Task objective — Retype every entry below without pictures.

Records for the task —

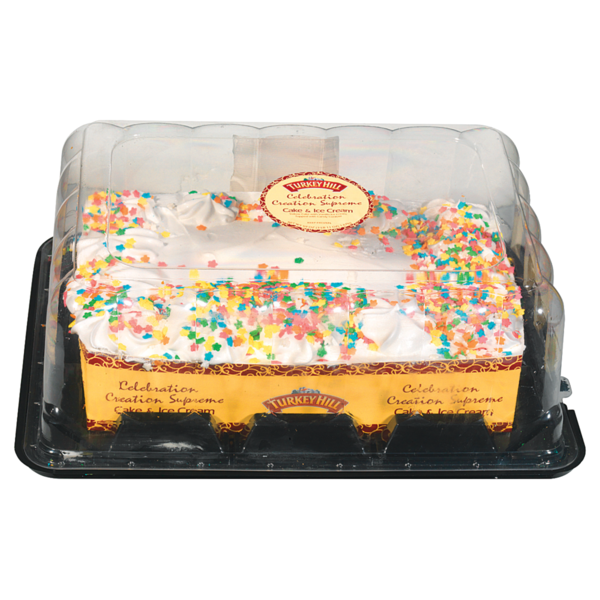 Turkey Hill Celebration Creation Supreme Cake And Ice Cream From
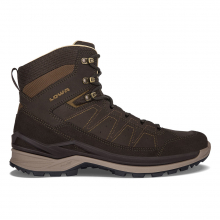 Men's Toro Evo LL Mid by LOWA Boots in Sioux Falls SD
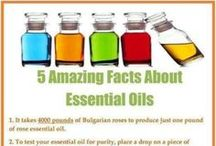 Discovering Essential Oils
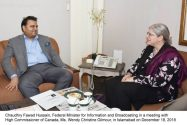 Canadian High Commissioner Wendy Christine Gilmour called on minister information
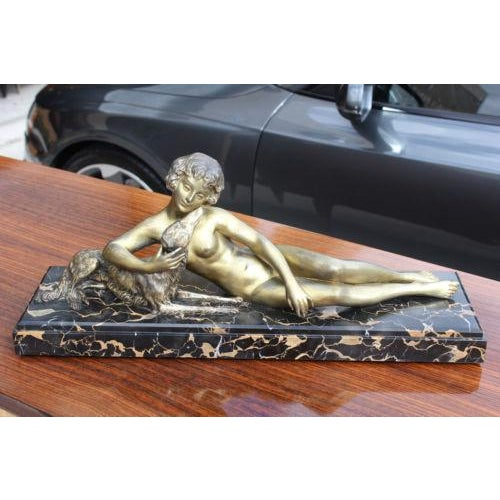 French Art Deco Patinated Metal Sculpture of a Deco Lady and Her Dog, C1940's - Image 6 of 8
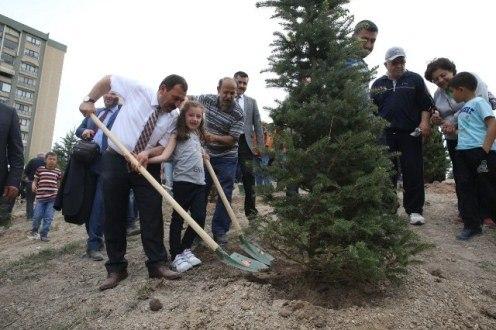 Etimesgut'a 55 Dönümlük Yeni Orman Kuruluyor
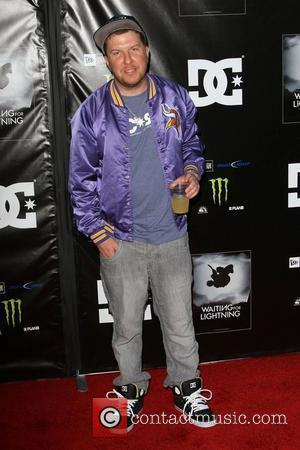 Nick Swardson Screening of 'Waiting For Lightning' held at the ArcLight Cinerama Dome Hollywood, California - 10.04.12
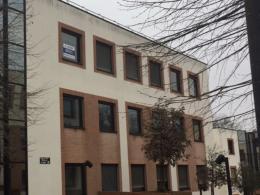 Location Appartement 8 pièces Jouy en Josas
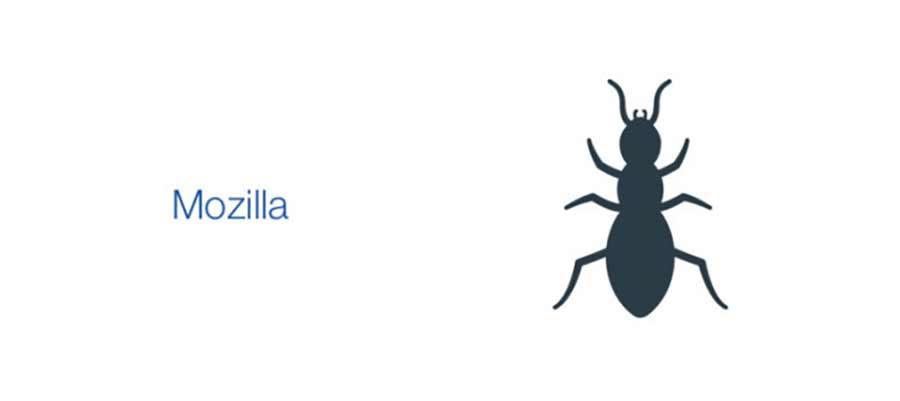 Insektenkundler bewertet die Ameisen-Emojis diverser Plattformen ameisen-emojis-bewertet_13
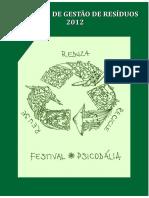 Relatório de Resíduos Psicodália 2012
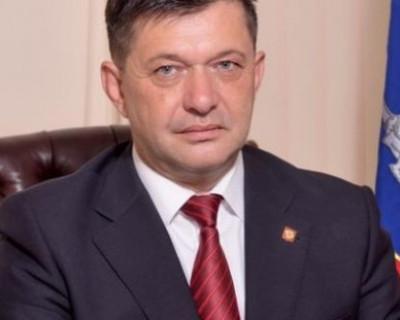 Олег Гасанов: «Изменения в пенсионном законодательстве должны не разъединять, а консолидировать»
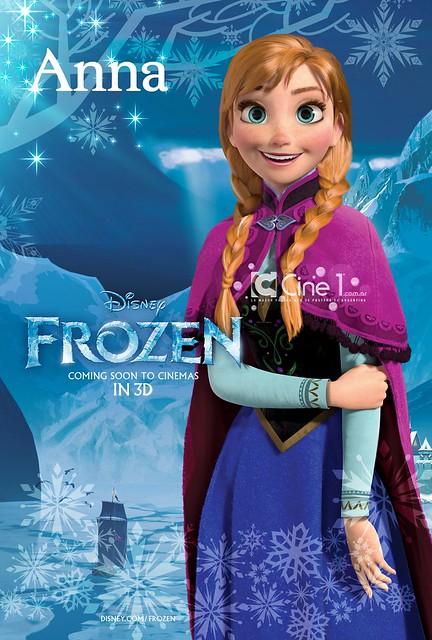 Frozen-Posters-frozen-33492103-1080-1600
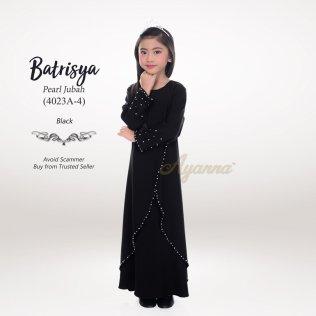 Batrisya Pearl Jubah 4023A-4 (Black)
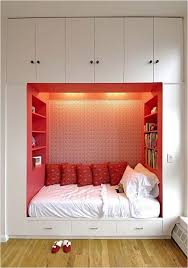 Overhead Storage Bedroom Furniture by Cozy Nook And Alcove Beds To Curl Up And Unwind In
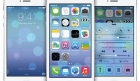 Apple introduit iOS 7, inspiré par Android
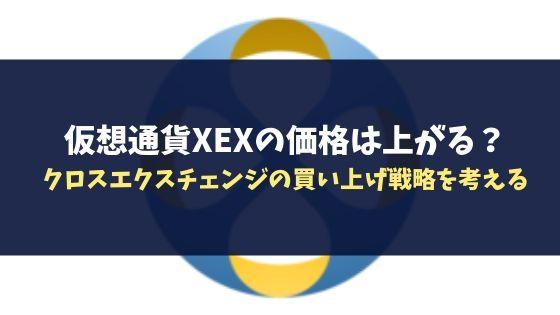 仮想通貨XEXの価格は上がる?クロスエクスチェンジの買い上げ戦略を考える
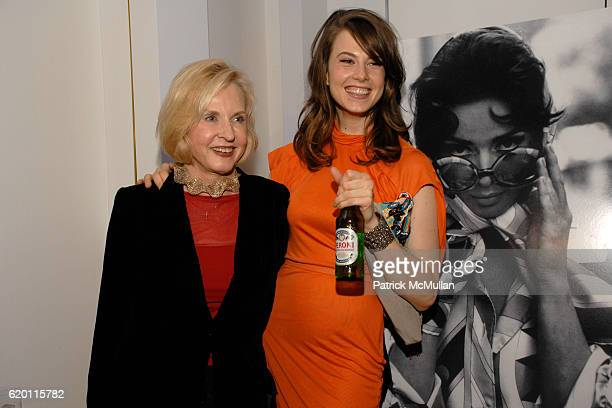 """Pia Lindstrom and Elettra Rossellini Weidemann attend VOGUE ITALIA and MEN'S VOGUE with PERONI host """"50 Years of Italian Style"""" Photo Exhibition at..."""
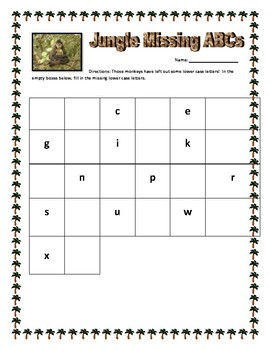 Jungle Missing ABCs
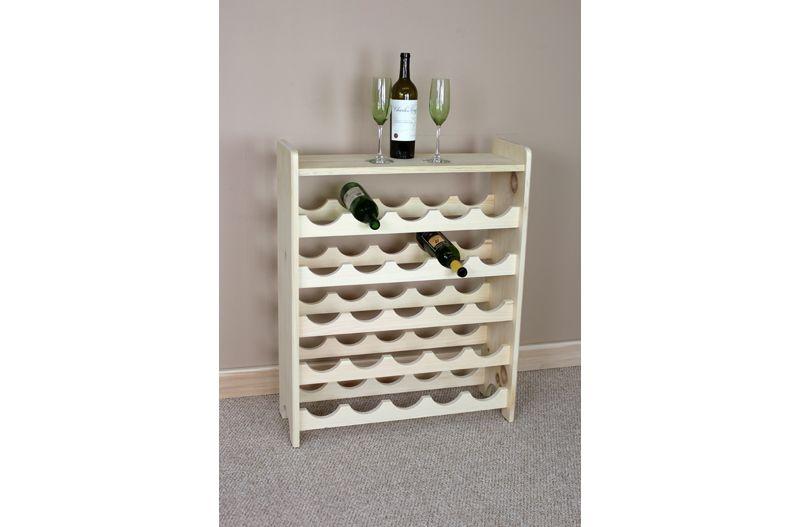 Amish Made & Adirondack Wine Racks and Cabinets: New York ...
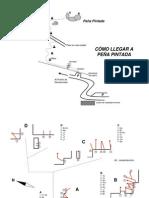 Croquis Peña Pintada - Puerto de Navacerrada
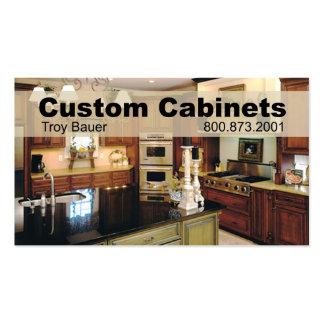 Custom Cabinets - Carpenter, Home Improvement Business Card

Finished task —
 Turkey Hill Celebration Creation Supreme Cake And Ice Cream From
 Men's Toro Evo LL Mid by LOWA Boots in Sioux Falls SD
 Discovering Essential Oils
 Canadian High Commissioner Wendy Christine Gilmour called on minister information
 French Art Deco Patinated Metal Sculpture of a Deco Lady and Her Dog, C1940's - Image 6 of 8
 Etimesgut'a 55 Dönümlük Yeni Orman Kuruluyor
 Nick Swardson Screening of 'Waiting For Lightning' held at the ArcLight Cinerama Dome Hollywood, California - 10.04.12
 Location Appartement 8 pièces Jouy en Josas
 Insektenkundler bewertet die Ameisen-Emojis diverser Plattformen ameisen-emojis-bewertet_13
 Relatório de Resíduos Psicodália 2012
 Олег Гасанов: «Изменения в пенсионном законодательстве должны не разъединять, а консолидировать»
 Frozen-Posters-frozen-33492103-1080-1600
 Batrisya Pearl Jubah 4023A-4 (Black)
 Overhead Storage Bedroom Furniture by Cozy Nook And Alcove Beds To Curl Up And Unwind In
 Apple introduit iOS 7, inspiré par Android
 仮想通貨XEXの価格は上がる?クロスエクスチェンジの買い上げ戦略を考える
 """Pia Lindstrom and Elettra Rossellini Weidemann attend VOGUE ITALIA and MEN'S VOGUE with PERONI host """"50 Years of Italian Style"""" Photo Exhibition at..."""
 Jungle Missing ABCs
 Amish Made & Adirondack Wine Racks and Cabinets: New York ...
 Croquis Peña Pintada - Puerto de Navacerrada
 Custom Cabinets - Carpenter, Home Improvement Business Card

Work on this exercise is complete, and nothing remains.